I can see why you might think that but:

  • I didn't have the benefit of reading a thread like this when I bought the filter (second hand)
  • so it wasn't until I got it that I realised that using it was more difficult than I had imagined, and I have had it for about 12 - 18 months and not previously used it with success
  • on Amazon a Cokin square nd10 filter costs about £60 (http://www.amazon.co.uk/Cokin-Nuanc...458746331&sr=8-4&keywords=cokin+square+filter )
  • the filter holder costs another £12 (http://www.jessops.com/online.store/products/77741/Show.html?utm_source=google&utm_medium=cpc&utm_campaign=PLA&utm_term=P-Series Filter Holder&gclid=CIDI1cGO18sCFQWfGwod0RQK0Q )
  • and the adapter (to fit the filter holder to the lens) another £13 ( http://www.jessops.com/online.store/categories/Accessories/Lens Accessories/Cokin Filter Holder Adapters/products/Cokin/58mm P Series Adapter (P458)-14351/Show.html )
  • so I estimate the total cost of the 'square' alternative to be about £85
  • new, the B&W nd 10 circular filter is about £52 (http://www.amazon.co.uk/Single-Coated-Neutral-Density-Filter/dp/B004Q3Q9OS/ref=sr_1_6?s=electronics&ie=UTF8&qid=1458746897&sr=1-6&keywords=B&W+nd10)
  • as I recall I paid about £35 for the filter, ie less than half the price of the alternative
  • in practice the method suggested by Graham Clark is quite straightforward. Being me, the main problem I have had is in remembering to change ISO back from 12500 to 100 before taking the actual shot:) You soon realise your mistake because when reviewing the image on the back of the camera all you see is a white screen:)
  • as regards "If you can afford a decent DSLR, lenses and the rest of the pro-am photographic paraphernalia, the outlay for a decent filter system shouldn't be too painful." I think my set up is probably a lot lower cost than that of most folk on here (or any other forum:)) I paid £338 for the Canon 550d (an entry level DLSR) about 3 years ago and it came with two lenses. I have since had a 'nifty fifty' (the cheapest prime lens for a Canon) for a Christmas present and a Yungnuo flash - also a Christmas present. (ie the cost of my kit is not high:))
  • so to pay 25% of the cost of the camera and two lenses for one filter that I probably wouldn't use that much isn't obviously reasonable
  • my general line is to see if I can get by with a lower cost option before spending more - and in this case I thought my strategy had failed until I saw the Graham Clark article
  • In the article (since removed from the site) Graham Clark discusses the two types of filter and says:

    "The downside to having a square ND filter is simple: light leak is the enemy
    when it comes to long exposure photography and the GND holders often allow
    small amounts of light in.

    They’re also expensive, require a holder and are cumbersome to carry around.

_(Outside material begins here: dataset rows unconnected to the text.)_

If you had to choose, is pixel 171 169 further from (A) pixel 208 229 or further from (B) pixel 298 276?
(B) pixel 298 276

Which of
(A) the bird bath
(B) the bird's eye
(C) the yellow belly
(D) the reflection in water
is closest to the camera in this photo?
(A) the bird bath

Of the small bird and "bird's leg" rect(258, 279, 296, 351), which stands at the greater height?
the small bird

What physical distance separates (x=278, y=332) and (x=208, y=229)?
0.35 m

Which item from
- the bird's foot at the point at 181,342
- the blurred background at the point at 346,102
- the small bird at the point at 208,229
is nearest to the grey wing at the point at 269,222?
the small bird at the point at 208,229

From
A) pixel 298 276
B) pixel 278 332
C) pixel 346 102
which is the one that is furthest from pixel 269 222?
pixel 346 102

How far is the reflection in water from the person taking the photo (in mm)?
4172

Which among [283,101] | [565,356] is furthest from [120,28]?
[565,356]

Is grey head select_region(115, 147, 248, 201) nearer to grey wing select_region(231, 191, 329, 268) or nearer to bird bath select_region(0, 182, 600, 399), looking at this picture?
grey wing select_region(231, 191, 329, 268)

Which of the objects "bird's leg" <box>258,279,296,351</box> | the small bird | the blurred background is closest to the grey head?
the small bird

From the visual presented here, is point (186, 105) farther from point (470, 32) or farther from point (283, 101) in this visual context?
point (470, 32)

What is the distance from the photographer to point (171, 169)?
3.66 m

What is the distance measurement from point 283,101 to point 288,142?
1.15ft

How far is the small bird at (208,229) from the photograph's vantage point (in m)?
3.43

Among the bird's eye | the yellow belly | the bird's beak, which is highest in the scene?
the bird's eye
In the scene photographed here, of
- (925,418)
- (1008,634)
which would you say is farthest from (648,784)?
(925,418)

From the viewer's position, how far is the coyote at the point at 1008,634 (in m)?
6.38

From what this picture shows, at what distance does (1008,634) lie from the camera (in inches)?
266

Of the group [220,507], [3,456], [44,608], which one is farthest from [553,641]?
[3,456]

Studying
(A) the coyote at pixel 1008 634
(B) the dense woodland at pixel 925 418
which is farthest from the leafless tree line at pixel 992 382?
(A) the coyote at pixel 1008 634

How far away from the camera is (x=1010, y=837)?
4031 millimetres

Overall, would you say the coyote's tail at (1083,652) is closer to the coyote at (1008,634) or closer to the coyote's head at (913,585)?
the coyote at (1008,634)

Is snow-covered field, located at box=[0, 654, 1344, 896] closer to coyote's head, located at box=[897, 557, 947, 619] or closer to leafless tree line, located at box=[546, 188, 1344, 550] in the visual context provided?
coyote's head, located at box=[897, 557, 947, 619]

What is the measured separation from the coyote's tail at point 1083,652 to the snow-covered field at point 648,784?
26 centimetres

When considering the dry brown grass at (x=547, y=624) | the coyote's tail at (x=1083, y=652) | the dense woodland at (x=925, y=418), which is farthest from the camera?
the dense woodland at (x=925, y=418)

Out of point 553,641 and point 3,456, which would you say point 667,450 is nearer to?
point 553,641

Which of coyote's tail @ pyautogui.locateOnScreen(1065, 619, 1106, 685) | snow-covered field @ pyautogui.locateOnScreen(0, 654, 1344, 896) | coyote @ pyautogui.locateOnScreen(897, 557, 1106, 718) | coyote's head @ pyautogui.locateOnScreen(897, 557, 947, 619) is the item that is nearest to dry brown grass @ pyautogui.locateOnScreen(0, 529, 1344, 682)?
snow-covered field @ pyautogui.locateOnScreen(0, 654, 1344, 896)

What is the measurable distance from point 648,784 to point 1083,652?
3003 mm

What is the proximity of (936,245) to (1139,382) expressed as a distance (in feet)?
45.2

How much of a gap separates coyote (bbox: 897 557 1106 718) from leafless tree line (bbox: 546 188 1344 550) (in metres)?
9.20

    My personal recommendation is to only buy circular NDs and square GNDs."​
  • So I don't think it is a 'no brainer'
Having said all that, I now have access to some square filters (see http://www.digitalmonochromeforum.co.uk/threads/filters.447/) so I hope at some point to have experience of using square filters in a holder and that may change my views:).
 
I take your point on the costs Chris. My camera body cost some £700-£800, 3 years since then and by two models superceded, it would cost me about £200 if I bought it today. I paid £500 for a lens that subsequently cost me almost the same again to repair (the focus was off) and it now needs doing again. I am not the best to make judgement on the costs of this hobby!

However, a 10 stopper a screw-in filter would drive me bonkers. There is a bit of a heavy outlay for the slide-in kit and the filter, but if you do any amount of long-exposure work, I would say its an absolute must. Unless, of course, you have much more patience than me, and I strongly suspect that you do.

Oh, and I have never had a light leak.
 
Keith

I think it is a case of different lenses being constructed in different ways (maybe):) (But please correct me if I have this wrong:))

I think that is the answer Chris, the two lenses I mentioned are rock solid and don't move when screwing a filter on or off.